To simplify, Arbitron says that roughly 92% of listeners listening to what precedes a commercial break stay with that station into the break. And another high percentage of listeners stick out the entire break without switching stations.
So what does this mean?
Does it mean that listeners will listen to virtually anything without switching?
Does it mean that your station should add spots because listeners evidently love ’em?
Does it mean that there’s no such thing as a bad song because even the worst song is better than the commercials which listeners aren’t turning away from?
Taken to the obvious extreme, the logic suggests we should play whatever we want, run as many spots as we want, no matter how bad they are, because none of it matters anyway.
If you believe all that, please raise your hand.
If we assume, for a moment, that Arbitron’s number is correct, we have to keep in mind that there’s a difference between the trees and the forest.
That is, what happens in any given moment between you and your radio station is one thing. What happens over a sweep of time between you and that same station is another.
If, for example, you repeatedly piss off listeners with bad spots or too many spots or bad songs or pointless interruptions to the music or whatever, you will gain an aura of mediocrity: An aura of too many commercials or not enough music or too much clutter or whatever. And that aura will force more people to leave your station more often or push them away altogether. That’s the forest factor.
And if THAT happens, there is no “in the moment” (i.e., tree factor) test for how these folks will respond when your station plays spots. They are simply GONE from your station altogether.

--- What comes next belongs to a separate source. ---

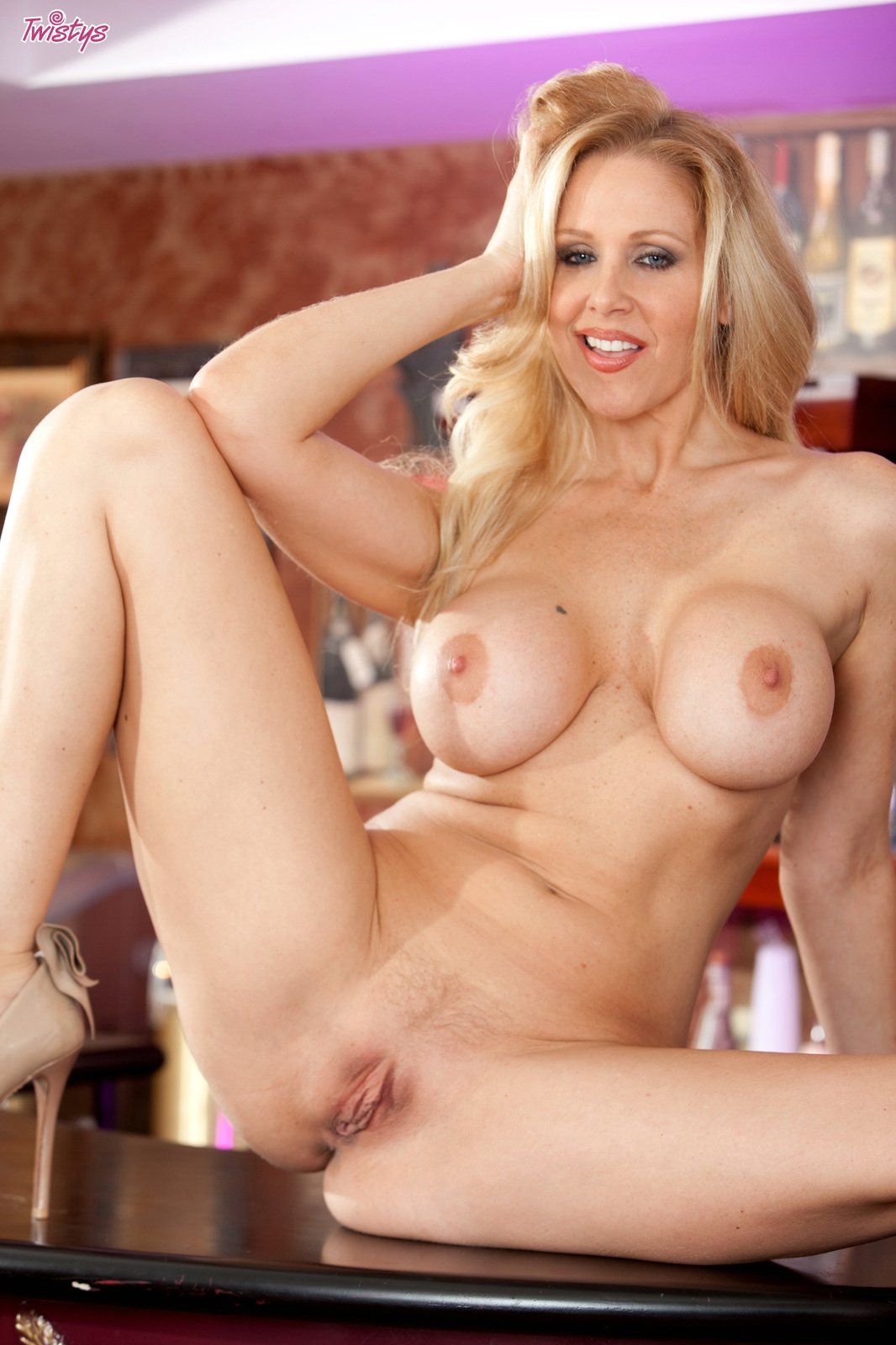 Julia ann hot nude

Only a fool would conclude that listeners are so stupid as to be ignorant of our lapses in judgment. Only a fool would conclude that listeners would sooner tune in a station known for too many commercials and too much clutter when there’s not value enough in that station to compensate for these sins.
Arbitron’s new research result about listener behavior during spot breaks is not a license for us to be bad programmers or lazy sellers. It does, however, urge us strongly to focus on the “big picture”, the forest, and the message that forest communicates about your station.